Whether Biden anticipated this when he began his third run for the presidency, his message is now clear: This is the moment for government to go big. And that does mean taxing the wealthy more so these priorities can be sufficiently financed. This is the approach that Republicans and right-wingers have traditionally denounced as socialism and big-government-running-amok. And in recent weeks they have started revving those engines. Hours before Biden’s Wednesday night address, the Republican Party zapped out a fundraising email exclaiming that Biden’s address shows he has “fully embraced the radical socialist left of the Democrat Party.” After the speech, Sen. Tim Scott (R-S.C.), delivering the Republican response, decried Biden’s plans as “big-government waste” and dismissed them as “Washington schemes and socialist dreams.”

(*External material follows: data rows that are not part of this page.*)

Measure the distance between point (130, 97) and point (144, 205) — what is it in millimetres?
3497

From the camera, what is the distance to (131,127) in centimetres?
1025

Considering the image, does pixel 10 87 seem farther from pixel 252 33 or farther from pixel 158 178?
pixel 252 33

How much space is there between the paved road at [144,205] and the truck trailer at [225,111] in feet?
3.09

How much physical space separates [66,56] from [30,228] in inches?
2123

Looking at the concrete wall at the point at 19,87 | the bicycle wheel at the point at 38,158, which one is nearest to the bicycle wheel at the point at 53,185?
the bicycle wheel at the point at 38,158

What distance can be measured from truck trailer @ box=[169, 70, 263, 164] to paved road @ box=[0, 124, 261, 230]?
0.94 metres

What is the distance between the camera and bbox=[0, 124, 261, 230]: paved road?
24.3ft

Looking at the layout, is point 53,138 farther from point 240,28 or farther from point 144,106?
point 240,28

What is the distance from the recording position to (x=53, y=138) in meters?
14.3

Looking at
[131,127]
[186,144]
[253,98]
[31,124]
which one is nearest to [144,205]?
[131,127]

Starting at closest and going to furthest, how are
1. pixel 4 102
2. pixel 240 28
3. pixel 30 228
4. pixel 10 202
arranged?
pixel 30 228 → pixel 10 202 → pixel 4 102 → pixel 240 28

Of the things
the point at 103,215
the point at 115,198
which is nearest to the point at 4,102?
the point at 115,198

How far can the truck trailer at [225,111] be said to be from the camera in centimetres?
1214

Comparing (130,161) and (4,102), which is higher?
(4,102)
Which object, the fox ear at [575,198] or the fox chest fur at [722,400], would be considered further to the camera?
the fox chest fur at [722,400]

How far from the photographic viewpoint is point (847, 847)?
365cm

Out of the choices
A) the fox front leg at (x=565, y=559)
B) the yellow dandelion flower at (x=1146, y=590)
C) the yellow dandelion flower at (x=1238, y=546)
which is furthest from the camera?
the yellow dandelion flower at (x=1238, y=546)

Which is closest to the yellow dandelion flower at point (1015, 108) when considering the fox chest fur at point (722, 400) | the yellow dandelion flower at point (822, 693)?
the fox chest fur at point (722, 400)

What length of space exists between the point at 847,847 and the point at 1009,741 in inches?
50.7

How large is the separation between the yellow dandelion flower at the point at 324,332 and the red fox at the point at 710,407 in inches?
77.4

Still, the retrogressive opposition is stuck trying to whip up an old bugaboo in the face of recent and super-sized government initiatives that have been mostly successful. The vaccination program is a potent reminder that government health care can work—and that there are critical services for the citizenry that require government intervention. (See Medicare and Medicaid.) The massive economic stimulus of the past year undoubtedly prevented a deeper contraction and kept millions of Americans employed and afloat (as millions of others suffered tremendously). The market and the private sector did not save the US economy,
With these examples, Biden and the Democrats are well positioned to champion and advance the argument for big government. (They know not to call it socialism.) In the past year, government has been a huge part of the solution to the deadly crisis and the massive problems the nation has confronted. And the 46th president, by competently overseeing the vaccination program, has given the case for government a big shot in the arm.